Upper bound of multiplicity in Cohen-Macaulay rings of prime characteristic
Duong Thi Huong, Pham Hung Quy
TL;DR
This work bounds the multiplicity of a Cohen–Macaulay local ring of prime characteristic in terms of the Frobenius test exponent, dimension, embedding dimension, and type. Using tight closure theory, Briançon–Skoda, and Frobenius actions on local cohomology, it derives explicit parity-based inequalities with $Q=p^{\mathrm{Fte}(R)}$ that extend Huneke–Watanabe bounds from the Gorenstein case to all Cohen–Macaulay rings; an $F$-nilpotent refinement is provided. The results connect $\mathrm{Fte}(R)$ with $\mathrm{HSL}(R)$ and show how $F$-singularities constrain $e(R)$, offering sharper control over Hilbert–Samuel multiplicities in positive characteristic.
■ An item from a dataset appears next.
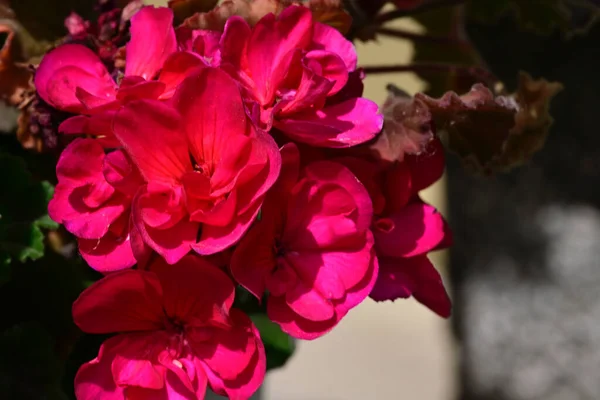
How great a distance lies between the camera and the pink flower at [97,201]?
39 cm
The formulas specialize to the known bounds when $R$ is Gorenstein and align with prior results for $F$-pure and $F$-rational rings, contributing to a broader understanding of singularities via Frobenius invariants.
Abstract
Let $(R, \frak m)$ be a local ring of prime characteristic $p$ and of dimension $d$ with the embedding dimension $v$, type $s$ and the Frobenius test exponent for parameter ideals $\mathrm{Fte}(R)$. We will give an upper bound for the multiplicity of Cohen-Macaulay rings in prime characteristic in terms of $\mathrm{Fte}(R),d,v$ and $s$. Our result extends the main results for Gorenstein rings due to Huneke and Watanabe.